(Data extracted from a collection)
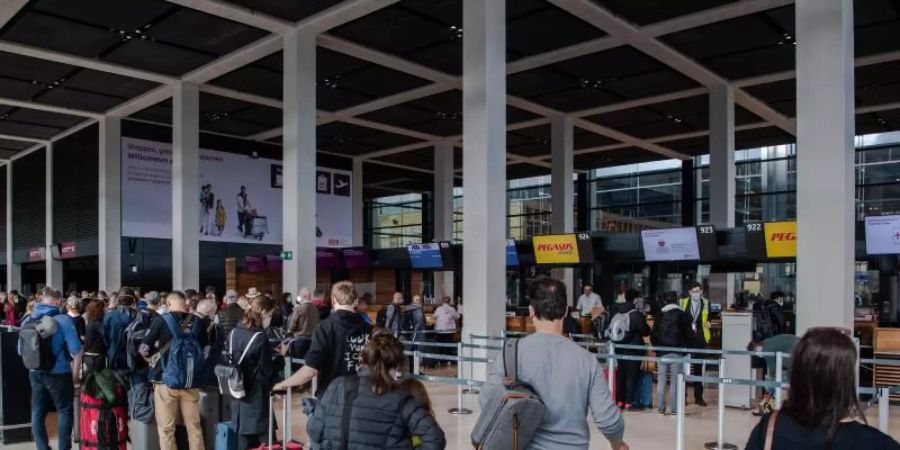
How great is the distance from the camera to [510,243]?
19078 mm

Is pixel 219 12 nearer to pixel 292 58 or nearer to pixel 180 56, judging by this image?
pixel 292 58

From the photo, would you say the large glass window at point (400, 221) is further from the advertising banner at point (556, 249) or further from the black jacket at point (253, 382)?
the black jacket at point (253, 382)

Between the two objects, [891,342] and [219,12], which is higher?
[219,12]

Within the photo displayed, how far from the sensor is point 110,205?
22375 millimetres

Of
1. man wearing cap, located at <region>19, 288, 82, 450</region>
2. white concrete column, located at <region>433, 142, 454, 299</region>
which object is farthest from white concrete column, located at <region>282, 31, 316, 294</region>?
white concrete column, located at <region>433, 142, 454, 299</region>

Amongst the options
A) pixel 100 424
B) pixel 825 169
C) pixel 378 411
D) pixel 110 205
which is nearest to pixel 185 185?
pixel 110 205

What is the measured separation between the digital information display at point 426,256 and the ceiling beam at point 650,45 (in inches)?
288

**Exercise details:**
Copy out all the records exactly, excluding pictures.

**Reply:**
How great is the distance from the camera to [510,243]?
19078 mm

Is pixel 219 12 nearer to pixel 292 58 or nearer to pixel 180 56, judging by this image?
pixel 292 58

From the photo, would you say the large glass window at point (400, 221) is further from the advertising banner at point (556, 249) or further from the black jacket at point (253, 382)?
the black jacket at point (253, 382)

Between the two objects, [891,342] and [219,12], which is higher?
[219,12]

Within the photo displayed, how far from the sensor is point 110,205?
22375 millimetres

Of
1. man wearing cap, located at <region>19, 288, 82, 450</region>
2. white concrete column, located at <region>433, 142, 454, 299</region>
which object is farthest from white concrete column, located at <region>282, 31, 316, 294</region>?
white concrete column, located at <region>433, 142, 454, 299</region>

Amongst the options
A) pixel 100 424
B) pixel 825 169
C) pixel 378 411
D) pixel 110 205
which is nearest to pixel 185 185?
pixel 110 205

What is the measured separation between the digital information display at point 426,256 and the ceiling beam at point 650,45 (in inches)?
288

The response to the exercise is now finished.